If you do need more protein in your diet, or if you’re looking for healthier protein choices, think about the whole picture, not just a number.
"We focus too much on carbohydrates, proteins, or fat, and that’s the wrong approach," Dr. Batiste says. "We need to focus on food, and say, ‘Is it healthful or not in general?’" In other words, where you get your protein is just as important as how much.
Red and processed meats like sirloin steak and chicken thighs are high in protein. They’re also high in saturated fat and sodium. Plant-based protein sources like beans and lentils have almost no saturated fat or sodium. They’re also rich in heart-healthy fiber. This is what the Harvard School of Public Health calls a better protein "package."
Always check the food labels on your nuts, beans, and other items. Prepackaged, ready-to-serve items are often high in sodium and sugar. So make sure the ones you choose are low in ingredients like sodium, saturated fat, and added sugar.
Try the bowl method
An easy way to start getting your plant-based protein at home is with the bowl method. It’s a quick, customizable approach to meals that Dr. Batiste uses at least once a day.
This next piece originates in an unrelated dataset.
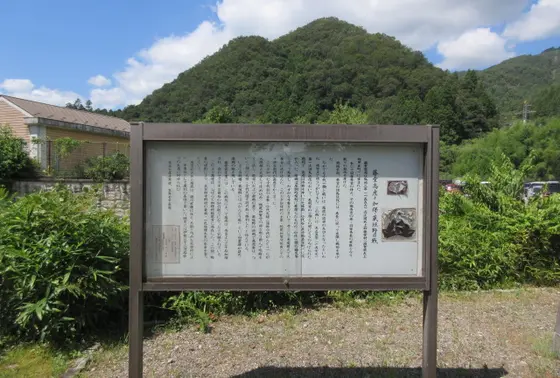 出石城主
"I typically start off with choosing a whole grain like brown rice, some kind of legume, black beans, tofu, or tempeh," he says, adding that things like rice noodles or potatoes work too. "I’ll add in my vegetables as well, and then some type of sauce or flavoring on top of it."
Plus, it’s easy to keep the bowl method healthy. You can buy canned beans and rinse them off for a salt-free base, or frozen vegetables for easy prep. Sometimes Dr. Batiste will even use frozen rice if he doesn’t feel like cooking. "We’ve made food challenging," he says. But it doesn’t have to be.
Looking for more inspiration? Try one of these easy meat-free recipes:
- Spicy peanut veggie and grain bowl
- Shakshuka with chickpeas and lemon
- Roasted vegetables and heirloom tomato pasta
Balance is the key to a healthy diet. Make sure you’re combining your protein with other major nutrients like healthy fats and complex carbs. And before making any major changes to your diet, be sure to check in with your personal doctor.